SHORT EXERCISE: Reproduce each of the lines word for word.

## start

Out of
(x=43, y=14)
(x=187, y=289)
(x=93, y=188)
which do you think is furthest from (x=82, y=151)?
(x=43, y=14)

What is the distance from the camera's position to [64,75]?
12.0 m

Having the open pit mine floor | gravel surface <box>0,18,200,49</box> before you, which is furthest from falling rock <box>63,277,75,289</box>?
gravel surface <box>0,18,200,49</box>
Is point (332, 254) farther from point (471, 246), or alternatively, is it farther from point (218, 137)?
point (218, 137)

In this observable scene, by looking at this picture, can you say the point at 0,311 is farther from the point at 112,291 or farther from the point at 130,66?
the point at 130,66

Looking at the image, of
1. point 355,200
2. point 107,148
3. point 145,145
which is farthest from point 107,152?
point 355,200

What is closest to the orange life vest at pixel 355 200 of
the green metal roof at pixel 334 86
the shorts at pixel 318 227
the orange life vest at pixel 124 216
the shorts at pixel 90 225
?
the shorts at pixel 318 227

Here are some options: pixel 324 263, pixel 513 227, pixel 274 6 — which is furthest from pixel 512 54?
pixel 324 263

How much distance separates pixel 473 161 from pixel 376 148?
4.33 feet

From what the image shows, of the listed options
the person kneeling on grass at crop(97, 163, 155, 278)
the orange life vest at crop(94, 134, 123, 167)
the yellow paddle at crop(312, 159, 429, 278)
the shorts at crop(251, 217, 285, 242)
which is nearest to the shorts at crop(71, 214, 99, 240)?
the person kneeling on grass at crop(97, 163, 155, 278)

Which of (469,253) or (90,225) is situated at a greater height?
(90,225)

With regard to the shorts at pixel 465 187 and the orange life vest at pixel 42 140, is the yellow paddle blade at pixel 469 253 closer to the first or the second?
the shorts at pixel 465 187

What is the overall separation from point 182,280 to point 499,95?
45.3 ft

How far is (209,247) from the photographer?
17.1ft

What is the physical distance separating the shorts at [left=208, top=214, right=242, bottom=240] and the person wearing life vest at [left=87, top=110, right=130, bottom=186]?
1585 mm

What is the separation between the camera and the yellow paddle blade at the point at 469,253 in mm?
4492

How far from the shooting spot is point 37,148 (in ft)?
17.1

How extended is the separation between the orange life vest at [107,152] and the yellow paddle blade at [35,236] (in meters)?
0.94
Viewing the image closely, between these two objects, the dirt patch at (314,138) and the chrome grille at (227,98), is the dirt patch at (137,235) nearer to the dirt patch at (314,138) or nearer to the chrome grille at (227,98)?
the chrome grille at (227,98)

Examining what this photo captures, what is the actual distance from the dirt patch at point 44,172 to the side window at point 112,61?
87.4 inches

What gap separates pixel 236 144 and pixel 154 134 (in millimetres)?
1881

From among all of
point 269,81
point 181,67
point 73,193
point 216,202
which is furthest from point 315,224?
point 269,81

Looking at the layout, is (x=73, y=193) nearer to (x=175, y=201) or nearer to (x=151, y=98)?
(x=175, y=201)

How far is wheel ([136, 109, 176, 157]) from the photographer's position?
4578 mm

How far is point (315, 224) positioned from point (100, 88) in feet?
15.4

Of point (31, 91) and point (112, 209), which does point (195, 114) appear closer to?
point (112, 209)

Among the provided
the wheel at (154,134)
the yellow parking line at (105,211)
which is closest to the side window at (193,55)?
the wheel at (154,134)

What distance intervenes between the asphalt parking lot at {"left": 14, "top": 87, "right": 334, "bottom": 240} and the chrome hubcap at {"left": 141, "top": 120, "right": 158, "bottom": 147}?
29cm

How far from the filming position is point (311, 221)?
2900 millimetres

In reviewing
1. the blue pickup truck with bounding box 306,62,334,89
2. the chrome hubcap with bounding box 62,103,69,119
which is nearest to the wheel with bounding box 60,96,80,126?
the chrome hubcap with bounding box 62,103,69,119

## end

SOLUTION FOR THIS TASK:
Out of
(x=43, y=14)
(x=187, y=289)
(x=93, y=188)
which do you think is furthest from (x=82, y=151)?
(x=43, y=14)

What is the distance from the camera's position to [64,75]?
12.0 m

Having the open pit mine floor | gravel surface <box>0,18,200,49</box> before you, which is furthest from falling rock <box>63,277,75,289</box>?
gravel surface <box>0,18,200,49</box>
Is point (332, 254) farther from point (471, 246), or alternatively, is it farther from point (218, 137)?
point (218, 137)

In this observable scene, by looking at this picture, can you say the point at 0,311 is farther from the point at 112,291 or farther from the point at 130,66?
the point at 130,66

Looking at the image, of
1. point 355,200
2. point 107,148
3. point 145,145
which is farthest from point 107,152?
point 355,200

What is closest to the orange life vest at pixel 355 200 of
the green metal roof at pixel 334 86
the shorts at pixel 318 227
the orange life vest at pixel 124 216
the shorts at pixel 90 225
?
the shorts at pixel 318 227

Here are some options: pixel 324 263, pixel 513 227, pixel 274 6 — which is furthest from pixel 512 54?
pixel 324 263

How much distance separates pixel 473 161 from pixel 376 148?
4.33 feet

From what the image shows, of the listed options
the person kneeling on grass at crop(97, 163, 155, 278)
the orange life vest at crop(94, 134, 123, 167)
the yellow paddle at crop(312, 159, 429, 278)
the shorts at crop(251, 217, 285, 242)
which is nearest to the shorts at crop(71, 214, 99, 240)?
the person kneeling on grass at crop(97, 163, 155, 278)

Which of (469,253) or (90,225) is situated at a greater height?
(90,225)

With regard to the shorts at pixel 465 187 and the orange life vest at pixel 42 140, is the yellow paddle blade at pixel 469 253 closer to the first or the second?
the shorts at pixel 465 187

What is the overall separation from point 182,280 to point 499,95?
45.3 ft

How far is (209,247) from the photographer?
17.1ft

What is the physical distance separating the shorts at [left=208, top=214, right=242, bottom=240] and the person wearing life vest at [left=87, top=110, right=130, bottom=186]?
1585 mm

What is the separation between the camera and the yellow paddle blade at the point at 469,253 in mm?
4492

How far from the shooting spot is point 37,148 (in ft)?
17.1

How extended is the separation between the orange life vest at [107,152] and the yellow paddle blade at [35,236] (in meters)?
0.94
Viewing the image closely, between these two objects, the dirt patch at (314,138) and the chrome grille at (227,98), is the dirt patch at (137,235) nearer to the dirt patch at (314,138) or nearer to the chrome grille at (227,98)?
the chrome grille at (227,98)

Examining what this photo captures, what is the actual distance from the dirt patch at point 44,172 to the side window at point 112,61?
87.4 inches

What gap separates pixel 236 144 and pixel 154 134 (in millimetres)?
1881

From among all of
point 269,81
point 181,67
point 73,193
point 216,202
which is furthest from point 315,224?
point 269,81

Looking at the layout, is (x=73, y=193) nearer to (x=175, y=201) or nearer to (x=151, y=98)?
(x=175, y=201)

How far is wheel ([136, 109, 176, 157]) from the photographer's position?
4578 mm

How far is point (315, 224) positioned from point (100, 88) in feet?
15.4

Of point (31, 91) and point (112, 209), which does point (195, 114) appear closer to?
point (112, 209)

Among the provided
the wheel at (154,134)
the yellow parking line at (105,211)
which is closest to the side window at (193,55)?
the wheel at (154,134)

What distance intervenes between the asphalt parking lot at {"left": 14, "top": 87, "right": 334, "bottom": 240} and the chrome hubcap at {"left": 141, "top": 120, "right": 158, "bottom": 147}?
29cm

How far from the filming position is point (311, 221)?
2900 millimetres

In reviewing
1. the blue pickup truck with bounding box 306,62,334,89
2. the chrome hubcap with bounding box 62,103,69,119
which is nearest to the wheel with bounding box 60,96,80,126?
the chrome hubcap with bounding box 62,103,69,119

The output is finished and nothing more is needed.